BEGIN Extracted records

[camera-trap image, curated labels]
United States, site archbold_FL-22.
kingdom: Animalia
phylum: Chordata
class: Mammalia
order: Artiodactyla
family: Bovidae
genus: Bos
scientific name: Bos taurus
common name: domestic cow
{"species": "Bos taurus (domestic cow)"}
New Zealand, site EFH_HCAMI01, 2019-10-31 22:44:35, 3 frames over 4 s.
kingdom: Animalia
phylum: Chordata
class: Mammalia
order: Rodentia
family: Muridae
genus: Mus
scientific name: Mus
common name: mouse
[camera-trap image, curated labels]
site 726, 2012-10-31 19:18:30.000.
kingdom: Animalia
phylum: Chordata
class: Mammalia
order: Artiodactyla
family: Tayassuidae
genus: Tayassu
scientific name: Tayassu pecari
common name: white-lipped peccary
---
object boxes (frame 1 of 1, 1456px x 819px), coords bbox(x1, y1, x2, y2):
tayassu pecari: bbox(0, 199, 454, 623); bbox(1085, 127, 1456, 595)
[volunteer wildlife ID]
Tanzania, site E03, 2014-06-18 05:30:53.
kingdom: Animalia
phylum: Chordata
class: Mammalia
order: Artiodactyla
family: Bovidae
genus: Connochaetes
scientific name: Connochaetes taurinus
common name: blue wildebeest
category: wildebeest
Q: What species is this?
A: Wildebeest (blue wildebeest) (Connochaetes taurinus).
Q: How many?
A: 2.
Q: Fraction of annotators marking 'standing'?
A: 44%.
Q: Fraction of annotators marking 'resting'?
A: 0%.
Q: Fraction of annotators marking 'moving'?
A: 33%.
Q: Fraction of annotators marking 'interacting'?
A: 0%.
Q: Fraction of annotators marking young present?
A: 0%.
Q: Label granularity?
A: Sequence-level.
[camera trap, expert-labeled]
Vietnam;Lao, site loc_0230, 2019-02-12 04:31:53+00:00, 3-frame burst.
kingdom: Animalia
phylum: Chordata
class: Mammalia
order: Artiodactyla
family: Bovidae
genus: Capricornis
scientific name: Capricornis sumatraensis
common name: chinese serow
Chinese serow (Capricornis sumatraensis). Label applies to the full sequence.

END Extracted records

_Work to be completed_
The task calls for all lines in the entries that hold "annotators".

_Completed task_
Q: Fraction of annotators marking 'standing'?
Q: Fraction of annotators marking 'resting'?
Q: Fraction of annotators marking 'moving'?
Q: Fraction of annotators marking 'interacting'?
Q: Fraction of annotators marking young present?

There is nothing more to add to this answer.